Saturday 22 November 2014

Financial literacy

49% of Meridian shares (MELCA NZX) were released to the public by the National Government about a year ago.

The shares were valued at $1.50 each.  However, in an effort to sweeten the deal, the buyer only had to pay $1 per share initially.  In eighteen months (I think) the owners of the shares are obligated to pay the remaining 50 cents.  In the meantime the owners of the shares still receive the full dividends, so these can help offset the remaining 50 cents.

It was a good deal

Many New Zealanders who had never bought shares bought these.  They are now faced with an interesting mathematical question.  Next year they will have to pay the remaining 50 cents on each share they purchased.

There are two choices as far as I can see.

One: Pay the remaining amount out of cash reserves (savings, or whatever)
Two: Sell off existing MELCA shares to the same value as that owing.

But which is the better option? 

I have no idea...  Trying to think this through...

Lets say you own 10,000 shares.  This means you have paid $10,000 so far and you owe $5000.  The share price is currently 1.73.

Option one: If you pay the $5000 out of cash you are getting a 23 cent discount.  Right? (tell me if I'm wrong please!).  You are still only paying $1.50 for shares currently worth $1.73.  As soon as you buy them presumably the price shifts to $2.23 ($1.73 + .50).  In total you have paid $15,000 and the investment is worth $22,300.  So $22300 - $15000 = $7300 Cap gain.  Or a 48.6% increase.

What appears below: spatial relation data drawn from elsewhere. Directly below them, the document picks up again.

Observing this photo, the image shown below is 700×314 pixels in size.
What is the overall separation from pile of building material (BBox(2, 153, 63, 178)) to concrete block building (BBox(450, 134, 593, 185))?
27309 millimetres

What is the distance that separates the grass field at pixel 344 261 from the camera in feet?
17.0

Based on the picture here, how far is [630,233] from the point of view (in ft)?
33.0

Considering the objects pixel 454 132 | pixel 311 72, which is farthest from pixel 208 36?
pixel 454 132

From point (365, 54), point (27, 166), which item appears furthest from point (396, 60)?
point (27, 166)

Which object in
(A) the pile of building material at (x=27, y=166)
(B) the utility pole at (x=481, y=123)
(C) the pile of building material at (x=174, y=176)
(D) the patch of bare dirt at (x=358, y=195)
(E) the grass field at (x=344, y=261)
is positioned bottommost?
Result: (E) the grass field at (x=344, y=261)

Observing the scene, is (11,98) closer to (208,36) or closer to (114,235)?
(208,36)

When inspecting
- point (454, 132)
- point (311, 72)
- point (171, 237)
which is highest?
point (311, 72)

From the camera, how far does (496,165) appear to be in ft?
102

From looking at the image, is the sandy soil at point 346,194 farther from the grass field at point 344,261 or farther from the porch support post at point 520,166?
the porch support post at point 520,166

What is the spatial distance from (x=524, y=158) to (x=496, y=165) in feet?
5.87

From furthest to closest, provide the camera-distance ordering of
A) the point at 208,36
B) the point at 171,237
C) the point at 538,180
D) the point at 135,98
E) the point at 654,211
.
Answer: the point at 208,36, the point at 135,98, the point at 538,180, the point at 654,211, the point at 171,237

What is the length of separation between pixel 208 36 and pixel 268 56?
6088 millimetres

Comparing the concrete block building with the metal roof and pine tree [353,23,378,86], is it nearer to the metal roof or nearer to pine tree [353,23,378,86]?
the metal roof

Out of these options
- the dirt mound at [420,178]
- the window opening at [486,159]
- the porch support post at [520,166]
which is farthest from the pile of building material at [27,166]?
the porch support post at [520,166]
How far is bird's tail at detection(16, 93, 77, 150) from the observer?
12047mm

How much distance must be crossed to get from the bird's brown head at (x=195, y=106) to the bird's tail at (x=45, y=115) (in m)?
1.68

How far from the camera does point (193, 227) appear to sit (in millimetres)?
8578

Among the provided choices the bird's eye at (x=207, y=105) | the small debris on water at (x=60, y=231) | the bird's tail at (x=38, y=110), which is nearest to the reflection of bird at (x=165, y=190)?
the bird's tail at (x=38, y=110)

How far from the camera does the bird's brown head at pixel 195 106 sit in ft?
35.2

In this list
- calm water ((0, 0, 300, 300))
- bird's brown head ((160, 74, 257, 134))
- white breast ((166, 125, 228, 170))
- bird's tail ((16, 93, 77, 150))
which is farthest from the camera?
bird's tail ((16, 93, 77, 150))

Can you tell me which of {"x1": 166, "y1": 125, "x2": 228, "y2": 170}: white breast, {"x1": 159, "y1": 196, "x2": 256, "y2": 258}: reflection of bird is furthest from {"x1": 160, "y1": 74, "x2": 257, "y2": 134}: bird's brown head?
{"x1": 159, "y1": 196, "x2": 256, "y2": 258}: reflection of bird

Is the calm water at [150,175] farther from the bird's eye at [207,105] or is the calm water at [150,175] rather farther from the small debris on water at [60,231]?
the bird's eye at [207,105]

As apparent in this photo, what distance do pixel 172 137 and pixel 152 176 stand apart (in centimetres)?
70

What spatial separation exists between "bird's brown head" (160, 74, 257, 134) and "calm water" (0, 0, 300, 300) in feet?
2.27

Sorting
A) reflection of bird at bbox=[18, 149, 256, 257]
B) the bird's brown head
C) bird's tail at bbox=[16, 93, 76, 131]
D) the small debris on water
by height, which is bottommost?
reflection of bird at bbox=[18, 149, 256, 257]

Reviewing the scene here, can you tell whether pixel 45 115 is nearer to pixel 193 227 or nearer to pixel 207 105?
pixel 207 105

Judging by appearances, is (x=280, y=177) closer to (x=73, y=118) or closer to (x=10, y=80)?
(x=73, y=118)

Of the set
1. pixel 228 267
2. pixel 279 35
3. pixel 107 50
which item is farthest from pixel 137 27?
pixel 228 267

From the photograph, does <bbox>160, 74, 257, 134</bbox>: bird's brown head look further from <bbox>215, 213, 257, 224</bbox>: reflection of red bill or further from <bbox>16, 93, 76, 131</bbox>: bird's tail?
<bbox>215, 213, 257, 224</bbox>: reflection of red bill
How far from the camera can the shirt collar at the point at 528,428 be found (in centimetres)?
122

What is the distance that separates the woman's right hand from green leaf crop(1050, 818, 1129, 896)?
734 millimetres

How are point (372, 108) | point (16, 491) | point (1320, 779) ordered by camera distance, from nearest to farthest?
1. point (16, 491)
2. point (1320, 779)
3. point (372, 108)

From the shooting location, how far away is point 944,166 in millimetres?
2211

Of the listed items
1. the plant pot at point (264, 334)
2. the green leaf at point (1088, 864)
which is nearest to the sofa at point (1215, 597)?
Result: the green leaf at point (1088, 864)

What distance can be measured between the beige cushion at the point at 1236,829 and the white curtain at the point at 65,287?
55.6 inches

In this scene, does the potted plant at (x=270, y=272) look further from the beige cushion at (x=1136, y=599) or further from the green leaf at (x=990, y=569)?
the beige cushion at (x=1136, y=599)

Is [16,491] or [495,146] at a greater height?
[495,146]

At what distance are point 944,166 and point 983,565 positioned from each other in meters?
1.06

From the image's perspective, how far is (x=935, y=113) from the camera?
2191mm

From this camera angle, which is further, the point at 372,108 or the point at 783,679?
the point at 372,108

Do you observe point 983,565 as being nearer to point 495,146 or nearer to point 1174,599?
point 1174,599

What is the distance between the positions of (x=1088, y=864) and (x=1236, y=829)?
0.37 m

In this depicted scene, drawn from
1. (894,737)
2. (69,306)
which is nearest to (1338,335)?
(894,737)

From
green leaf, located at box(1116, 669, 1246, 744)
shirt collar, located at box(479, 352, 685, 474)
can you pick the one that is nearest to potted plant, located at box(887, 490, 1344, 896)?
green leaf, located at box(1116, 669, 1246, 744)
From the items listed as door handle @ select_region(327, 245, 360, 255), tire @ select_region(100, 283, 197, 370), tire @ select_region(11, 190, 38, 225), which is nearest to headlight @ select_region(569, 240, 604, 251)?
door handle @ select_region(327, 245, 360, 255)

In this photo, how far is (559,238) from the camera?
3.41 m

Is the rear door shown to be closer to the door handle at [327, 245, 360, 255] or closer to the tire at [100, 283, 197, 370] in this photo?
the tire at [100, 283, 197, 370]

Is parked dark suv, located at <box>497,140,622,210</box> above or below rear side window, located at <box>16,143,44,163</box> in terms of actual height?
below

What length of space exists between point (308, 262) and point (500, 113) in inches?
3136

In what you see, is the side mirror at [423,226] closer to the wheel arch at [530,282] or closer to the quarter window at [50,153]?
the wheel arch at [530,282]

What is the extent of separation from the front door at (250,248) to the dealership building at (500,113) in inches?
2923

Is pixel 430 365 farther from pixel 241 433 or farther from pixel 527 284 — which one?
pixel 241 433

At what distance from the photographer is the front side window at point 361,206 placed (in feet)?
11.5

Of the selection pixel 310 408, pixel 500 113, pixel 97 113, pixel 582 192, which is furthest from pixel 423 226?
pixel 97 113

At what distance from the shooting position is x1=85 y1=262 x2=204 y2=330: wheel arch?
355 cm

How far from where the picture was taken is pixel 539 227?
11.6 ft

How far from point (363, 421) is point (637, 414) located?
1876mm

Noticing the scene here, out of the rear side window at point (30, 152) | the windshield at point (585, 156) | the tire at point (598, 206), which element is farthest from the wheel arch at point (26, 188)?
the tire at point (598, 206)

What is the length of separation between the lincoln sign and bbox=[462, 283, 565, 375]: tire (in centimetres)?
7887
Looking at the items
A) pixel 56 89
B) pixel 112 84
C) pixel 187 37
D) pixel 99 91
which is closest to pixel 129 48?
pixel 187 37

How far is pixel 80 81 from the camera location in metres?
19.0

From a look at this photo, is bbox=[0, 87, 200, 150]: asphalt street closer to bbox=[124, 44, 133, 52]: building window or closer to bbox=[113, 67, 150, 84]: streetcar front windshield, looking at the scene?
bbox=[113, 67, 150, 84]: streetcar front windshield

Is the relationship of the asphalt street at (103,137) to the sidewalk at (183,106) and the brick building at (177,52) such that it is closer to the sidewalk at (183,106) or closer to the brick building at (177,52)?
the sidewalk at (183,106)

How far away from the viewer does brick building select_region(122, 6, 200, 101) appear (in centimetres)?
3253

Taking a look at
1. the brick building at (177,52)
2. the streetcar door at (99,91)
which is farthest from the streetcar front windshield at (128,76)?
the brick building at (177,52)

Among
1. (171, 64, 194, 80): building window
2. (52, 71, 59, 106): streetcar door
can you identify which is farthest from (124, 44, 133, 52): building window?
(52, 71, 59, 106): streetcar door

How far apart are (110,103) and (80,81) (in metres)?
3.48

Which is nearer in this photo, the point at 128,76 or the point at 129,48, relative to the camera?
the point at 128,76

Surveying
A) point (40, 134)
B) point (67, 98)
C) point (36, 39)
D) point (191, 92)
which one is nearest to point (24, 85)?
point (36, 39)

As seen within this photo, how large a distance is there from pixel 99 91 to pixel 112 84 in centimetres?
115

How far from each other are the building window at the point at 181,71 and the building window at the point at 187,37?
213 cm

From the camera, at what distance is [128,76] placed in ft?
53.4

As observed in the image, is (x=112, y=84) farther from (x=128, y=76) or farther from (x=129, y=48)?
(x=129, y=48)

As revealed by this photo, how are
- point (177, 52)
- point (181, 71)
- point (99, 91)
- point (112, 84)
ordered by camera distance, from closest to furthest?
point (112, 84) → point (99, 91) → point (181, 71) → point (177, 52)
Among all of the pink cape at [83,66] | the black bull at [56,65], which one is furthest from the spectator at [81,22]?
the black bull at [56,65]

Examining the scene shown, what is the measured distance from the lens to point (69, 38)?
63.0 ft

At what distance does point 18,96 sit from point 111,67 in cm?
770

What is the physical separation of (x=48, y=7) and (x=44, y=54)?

Option two: You sell 2890 shares for $5000 (at the current price).  This leaves you with 7110 shares that are now worth $15855 (at 2.23).  In total you have paid $10,000 for 7110 shares and the investment is worth $15855.  So $15855 - $10000 = $5855 cap gain.  Or a 59% increase.

Option two looks better right.  But, you are actually giving up valuable shares, worth $5000 in real terms.  And, you are giving up the dividend.  And any capital gain.

Two questions: 

1.  I am making a mistake.  Can you see it? (something to do with 49% or 59% gain of what?)

2.  Where is the financial resource that New Zealanders can go to to get the answer?  (Website?) Or is this a case of 'Mum and Dad' investors not fully benefiting from the sale of Meridian because they lack financial literacy?  The political left told us not to buy (a mistake), and the right said to buy,  but then have not provided information (should they?).

Please, someone in the know feel free to enlighten us. I would really appreciate some feedback on what they think.

Financial literacy - a quick critique

Current financial literacy initiatives tend to focus on issues that were a concern of the 90's, like basic consumer skills. I find these very condescending and short sighted.  2014 presents a range of more complex financial thinking that requires a new set of skills.  Someone will say that the poor don't buy shares.  Granted, but neither does the financial literacy of yesteryear attempt to develop wealth - its focus was primarily about meeting immediate needs - not wealth creation.  Basically how to live poor but still pay all the bills.  Not good enough.